• **Given data**

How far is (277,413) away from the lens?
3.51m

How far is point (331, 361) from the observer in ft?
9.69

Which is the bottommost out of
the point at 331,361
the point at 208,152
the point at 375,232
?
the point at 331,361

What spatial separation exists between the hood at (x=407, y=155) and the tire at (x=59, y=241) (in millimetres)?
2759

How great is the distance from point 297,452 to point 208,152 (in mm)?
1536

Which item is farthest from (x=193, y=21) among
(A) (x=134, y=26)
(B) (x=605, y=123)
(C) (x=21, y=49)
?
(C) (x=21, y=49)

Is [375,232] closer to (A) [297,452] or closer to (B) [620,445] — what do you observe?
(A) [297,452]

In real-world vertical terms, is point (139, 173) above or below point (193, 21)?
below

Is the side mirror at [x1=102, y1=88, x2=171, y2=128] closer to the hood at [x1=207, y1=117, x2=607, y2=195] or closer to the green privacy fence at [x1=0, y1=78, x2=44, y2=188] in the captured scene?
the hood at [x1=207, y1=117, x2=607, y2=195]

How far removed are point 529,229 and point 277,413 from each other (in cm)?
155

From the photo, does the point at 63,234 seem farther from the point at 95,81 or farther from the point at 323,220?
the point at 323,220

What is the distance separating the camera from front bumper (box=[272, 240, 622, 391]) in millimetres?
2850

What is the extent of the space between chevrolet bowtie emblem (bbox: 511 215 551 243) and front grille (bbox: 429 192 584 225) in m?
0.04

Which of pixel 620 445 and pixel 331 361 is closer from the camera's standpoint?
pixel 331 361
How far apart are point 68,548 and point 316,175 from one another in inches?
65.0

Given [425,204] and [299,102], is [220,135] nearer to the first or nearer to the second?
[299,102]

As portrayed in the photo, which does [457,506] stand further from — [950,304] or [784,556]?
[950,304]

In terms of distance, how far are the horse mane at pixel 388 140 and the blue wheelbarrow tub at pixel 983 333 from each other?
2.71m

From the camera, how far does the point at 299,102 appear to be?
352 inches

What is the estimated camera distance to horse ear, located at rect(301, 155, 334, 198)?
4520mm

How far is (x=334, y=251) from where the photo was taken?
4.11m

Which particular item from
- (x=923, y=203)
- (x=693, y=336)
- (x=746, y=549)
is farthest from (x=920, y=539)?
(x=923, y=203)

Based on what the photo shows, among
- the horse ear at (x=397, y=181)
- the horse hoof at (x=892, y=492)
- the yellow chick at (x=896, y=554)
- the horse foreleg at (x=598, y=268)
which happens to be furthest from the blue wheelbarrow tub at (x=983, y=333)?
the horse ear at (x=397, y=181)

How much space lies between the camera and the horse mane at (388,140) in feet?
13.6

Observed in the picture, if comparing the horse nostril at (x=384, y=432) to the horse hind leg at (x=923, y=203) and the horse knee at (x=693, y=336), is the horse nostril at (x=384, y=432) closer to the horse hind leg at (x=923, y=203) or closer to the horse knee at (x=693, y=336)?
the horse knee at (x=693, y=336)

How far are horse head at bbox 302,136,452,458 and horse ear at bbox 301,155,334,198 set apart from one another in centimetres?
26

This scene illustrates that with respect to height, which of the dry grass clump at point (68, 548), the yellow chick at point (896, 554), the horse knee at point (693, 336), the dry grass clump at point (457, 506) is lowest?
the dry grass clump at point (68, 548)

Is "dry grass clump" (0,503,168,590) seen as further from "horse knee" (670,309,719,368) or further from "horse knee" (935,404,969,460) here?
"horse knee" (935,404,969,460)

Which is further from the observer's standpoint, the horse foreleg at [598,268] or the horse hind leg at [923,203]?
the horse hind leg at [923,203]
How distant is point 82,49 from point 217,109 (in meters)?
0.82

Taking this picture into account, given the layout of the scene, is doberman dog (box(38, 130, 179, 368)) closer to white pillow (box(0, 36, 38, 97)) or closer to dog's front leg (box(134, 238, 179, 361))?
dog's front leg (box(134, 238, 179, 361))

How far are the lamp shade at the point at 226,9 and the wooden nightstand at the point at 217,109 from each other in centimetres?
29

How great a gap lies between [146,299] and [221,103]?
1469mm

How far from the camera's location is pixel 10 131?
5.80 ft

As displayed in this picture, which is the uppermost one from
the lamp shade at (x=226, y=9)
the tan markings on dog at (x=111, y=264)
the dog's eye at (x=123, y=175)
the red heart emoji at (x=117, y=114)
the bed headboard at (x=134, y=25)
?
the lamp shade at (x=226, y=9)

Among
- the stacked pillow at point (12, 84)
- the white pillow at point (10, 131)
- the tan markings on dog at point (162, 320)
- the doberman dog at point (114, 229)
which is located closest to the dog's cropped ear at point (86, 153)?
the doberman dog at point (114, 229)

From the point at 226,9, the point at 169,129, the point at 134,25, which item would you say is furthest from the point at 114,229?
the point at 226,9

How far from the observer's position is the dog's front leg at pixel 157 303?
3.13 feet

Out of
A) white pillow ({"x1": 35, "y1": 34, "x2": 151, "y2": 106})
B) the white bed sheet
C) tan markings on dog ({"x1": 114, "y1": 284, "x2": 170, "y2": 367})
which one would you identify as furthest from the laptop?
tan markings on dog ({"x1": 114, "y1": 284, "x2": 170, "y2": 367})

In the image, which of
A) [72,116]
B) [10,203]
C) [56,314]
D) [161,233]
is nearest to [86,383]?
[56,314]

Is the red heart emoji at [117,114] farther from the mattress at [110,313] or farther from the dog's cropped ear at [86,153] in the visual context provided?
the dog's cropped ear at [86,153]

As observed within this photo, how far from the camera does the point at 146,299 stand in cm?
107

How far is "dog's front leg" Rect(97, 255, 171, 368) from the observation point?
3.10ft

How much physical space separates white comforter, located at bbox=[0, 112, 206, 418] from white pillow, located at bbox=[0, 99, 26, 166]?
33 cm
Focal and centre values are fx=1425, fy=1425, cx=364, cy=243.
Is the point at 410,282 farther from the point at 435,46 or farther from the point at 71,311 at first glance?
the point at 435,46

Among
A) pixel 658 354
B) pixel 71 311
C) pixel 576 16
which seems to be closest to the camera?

• **Work required**
Return all of the material above verbatim, line for line and in the same order.

• **Result for this task**
How far is (277,413) away from the lens?
3.51m

How far is point (331, 361) from the observer in ft?
9.69

Which is the bottommost out of
the point at 331,361
the point at 208,152
the point at 375,232
?
the point at 331,361

What spatial separation exists between the hood at (x=407, y=155) and the tire at (x=59, y=241) (in millimetres)?
2759

How great is the distance from point 297,452 to point 208,152 (in mm)?
1536

Which item is farthest from (x=193, y=21) among
(A) (x=134, y=26)
(B) (x=605, y=123)
(C) (x=21, y=49)
?
(C) (x=21, y=49)

Is [375,232] closer to (A) [297,452] or closer to (B) [620,445] — what do you observe?
(A) [297,452]

In real-world vertical terms, is point (139, 173) above or below point (193, 21)?
below

Is the side mirror at [x1=102, y1=88, x2=171, y2=128] closer to the hood at [x1=207, y1=117, x2=607, y2=195] or closer to the green privacy fence at [x1=0, y1=78, x2=44, y2=188] in the captured scene?
the hood at [x1=207, y1=117, x2=607, y2=195]

How far removed are point 529,229 and point 277,413 from each other (in cm)?
155

From the photo, does the point at 63,234 seem farther from the point at 95,81 or farther from the point at 323,220?
the point at 323,220

What is the distance separating the camera from front bumper (box=[272, 240, 622, 391]) in millimetres?
2850

What is the extent of the space between chevrolet bowtie emblem (bbox: 511 215 551 243) and front grille (bbox: 429 192 584 225) in m?
0.04

Which of pixel 620 445 and pixel 331 361 is closer from the camera's standpoint?
pixel 331 361
How far apart are point 68,548 and point 316,175 from one another in inches?
65.0

Given [425,204] and [299,102], is [220,135] nearer to the first or nearer to the second?
[299,102]

As portrayed in the photo, which does [457,506] stand further from — [950,304] or [784,556]?
[950,304]

In terms of distance, how far are the horse mane at pixel 388 140 and the blue wheelbarrow tub at pixel 983 333 from each other?
2.71m

From the camera, how far does the point at 299,102 appear to be?
352 inches

What is the estimated camera distance to horse ear, located at rect(301, 155, 334, 198)?
4520mm

How far is (x=334, y=251) from where the photo was taken?
4.11m

Which particular item from
- (x=923, y=203)
- (x=693, y=336)
- (x=746, y=549)
is farthest from (x=920, y=539)?
(x=923, y=203)

Based on what the photo shows, among
- the horse ear at (x=397, y=181)
- the horse hoof at (x=892, y=492)
- the yellow chick at (x=896, y=554)
- the horse foreleg at (x=598, y=268)
which happens to be furthest from the blue wheelbarrow tub at (x=983, y=333)?
the horse ear at (x=397, y=181)

How much space lies between the camera and the horse mane at (388,140) in feet?
13.6

Observed in the picture, if comparing the horse nostril at (x=384, y=432) to the horse hind leg at (x=923, y=203) and the horse knee at (x=693, y=336), is the horse nostril at (x=384, y=432) closer to the horse hind leg at (x=923, y=203) or closer to the horse knee at (x=693, y=336)?
the horse knee at (x=693, y=336)

How far are horse head at bbox 302,136,452,458 and horse ear at bbox 301,155,334,198 set apart from one another in centimetres?
26

This scene illustrates that with respect to height, which of the dry grass clump at point (68, 548), the yellow chick at point (896, 554), the horse knee at point (693, 336), the dry grass clump at point (457, 506) is lowest?
the dry grass clump at point (68, 548)

Is "dry grass clump" (0,503,168,590) seen as further from "horse knee" (670,309,719,368) or further from "horse knee" (935,404,969,460) here?
"horse knee" (935,404,969,460)

Which is further from the observer's standpoint, the horse foreleg at [598,268] or the horse hind leg at [923,203]?
the horse hind leg at [923,203]
How distant is point 82,49 from point 217,109 (in meters)?
0.82

Taking this picture into account, given the layout of the scene, is doberman dog (box(38, 130, 179, 368)) closer to white pillow (box(0, 36, 38, 97)) or closer to dog's front leg (box(134, 238, 179, 361))?
dog's front leg (box(134, 238, 179, 361))

How far are the lamp shade at the point at 226,9 and the wooden nightstand at the point at 217,109 from each other in centimetres?
29

How great a gap lies between [146,299] and [221,103]?
1469mm

How far from the camera's location is pixel 10 131?
5.80 ft

As displayed in this picture, which is the uppermost one from
the lamp shade at (x=226, y=9)
the tan markings on dog at (x=111, y=264)
the dog's eye at (x=123, y=175)
the red heart emoji at (x=117, y=114)
the bed headboard at (x=134, y=25)
?
the lamp shade at (x=226, y=9)

Among
- the stacked pillow at point (12, 84)
- the white pillow at point (10, 131)
- the tan markings on dog at point (162, 320)
- the doberman dog at point (114, 229)
which is located closest to the dog's cropped ear at point (86, 153)?
the doberman dog at point (114, 229)

From the point at 226,9, the point at 169,129, the point at 134,25, which item would you say is furthest from the point at 114,229?
the point at 226,9

How far from the observer's position is the dog's front leg at pixel 157 303?
3.13 feet

Out of
A) white pillow ({"x1": 35, "y1": 34, "x2": 151, "y2": 106})
B) the white bed sheet
C) tan markings on dog ({"x1": 114, "y1": 284, "x2": 170, "y2": 367})
which one would you identify as furthest from the laptop?
tan markings on dog ({"x1": 114, "y1": 284, "x2": 170, "y2": 367})

In the image, which of
A) [72,116]
B) [10,203]
C) [56,314]
D) [161,233]
is nearest to [86,383]?
[56,314]

Is the red heart emoji at [117,114] farther from the mattress at [110,313] or farther from the dog's cropped ear at [86,153] in the visual context provided?
the dog's cropped ear at [86,153]

As observed within this photo, how far from the camera does the point at 146,299 stand in cm?
107

How far is "dog's front leg" Rect(97, 255, 171, 368) from the observation point?
3.10ft

How much physical space separates white comforter, located at bbox=[0, 112, 206, 418] from white pillow, located at bbox=[0, 99, 26, 166]?
33 cm
Focal and centre values are fx=1425, fy=1425, cx=364, cy=243.
Is the point at 410,282 farther from the point at 435,46 or farther from the point at 71,311 at first glance?
the point at 435,46

Among
A) pixel 658 354
B) pixel 71 311
C) pixel 576 16
which seems to be closest to the camera?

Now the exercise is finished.